Platonic Review | Meet Your New BFFs

by Andrew Parker

Making the most out of its perfectly paired leads, Platonic is a satisfying summer comedy that carves its own path rather than adhering to convention. Created by real life partners Nicholas Stoller (Bros, The Muppets, Forgetting Sarah Marshall) and Francesca Delbanco, Platonic is a series that always hints at its overall intentions without making them the centrepiece of the show. At its heart, Platonic is trying to answer the age old question of whether or not men and women can simply be friends divorced of romantic feelings, but mostly it’s just about what it says on the tin: friends being friends, for better and for worse.

Sylvia (Rose Byrne) hasn’t heard from her former best friend, Will (Seth Rogen), in years. The rift began as soon as Sylvia admitted to Will on his wedding day that the woman he was about to marry was all wrong for him. Since they’ve stopped speaking, Sylvia has fully abandoned her law practice to be a stay-at-home mom to three kids, while her husband, Charlie (Bros stand-out Luke Macfarlane), works as an attorney. Sylvia gets wind through social media that Will – now overseeing operations at a trendy brewery – is getting a divorce. They agree to meet for coffee, and even though their first reconnection is a bit tetchy, the ice starts melting and they begin hanging out again. Soon, Sylvia is staying out all hours of the night with Will, having fun and getting into trouble.

### DATA LISTING:
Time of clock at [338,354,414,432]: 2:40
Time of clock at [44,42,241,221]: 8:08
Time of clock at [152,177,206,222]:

---

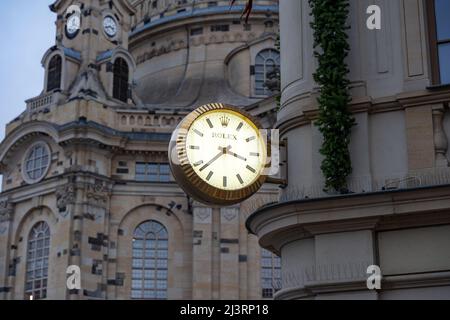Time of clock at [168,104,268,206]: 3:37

### PARTS OF THE EXERCISE:
A - Answer these questions about the Platonic review, one answer per line, marked to match:
(i) Who created the series?
(ii) What did Sylvia tell Will on his wedding day?
(iii) How does Sylvia find out that Will is getting a divorce?
B - Reproduce the Platonic review word for word, starting at "Making the most" and ending at "and for worse.".
C - Write the next part of the Platonic review, picking up after its final sentence.

### RESULTS FOR EACH TASK:
A -
(i) Nicholas Stoller and Francesca Delbanco
(ii) That the woman he was about to marry was all wrong for him
(iii) Through social media

B -
Making the most out of its perfectly paired leads, Platonic is a satisfying summer comedy that carves its own path rather than adhering to convention. Created by real life partners Nicholas Stoller (Bros, The Muppets, Forgetting Sarah Marshall) and Francesca Delbanco, Platonic is a series that always hints at its overall intentions without making them the centrepiece of the show. At its heart, Platonic is trying to answer the age old question of whether or not men and women can simply be friends divorced of romantic feelings, but mostly it’s just about what it says on the tin: friends being friends, for better and for worse.

C -
Outside of the opening episode that establishes Will and Sylvia’s decades long closeness, Platonic has a pleasing formula. Every episode, one of the friends will experience a life crisis or major event of some sort (work troubles, romantic hang-ups, work retreats, house hunting, finding babysitters, divorce parties), they’ll call the other one to help or hang out, frustrations will be vented (often over copious amounts of alcohol or other substances), and eventually they’ll work through the problem together. It’s a winning playbook because Stoller and Delbanco (who trade off writing and directing duties across their collaboration here) ensure that every plot line enhances the lives and relationships of the characters rather than putting them into seemingly random situations. Viewers will always be wondering if there is a romantic spark between Will and Sylvia, but they’ll be easily distracted by the richness of their day to day lives.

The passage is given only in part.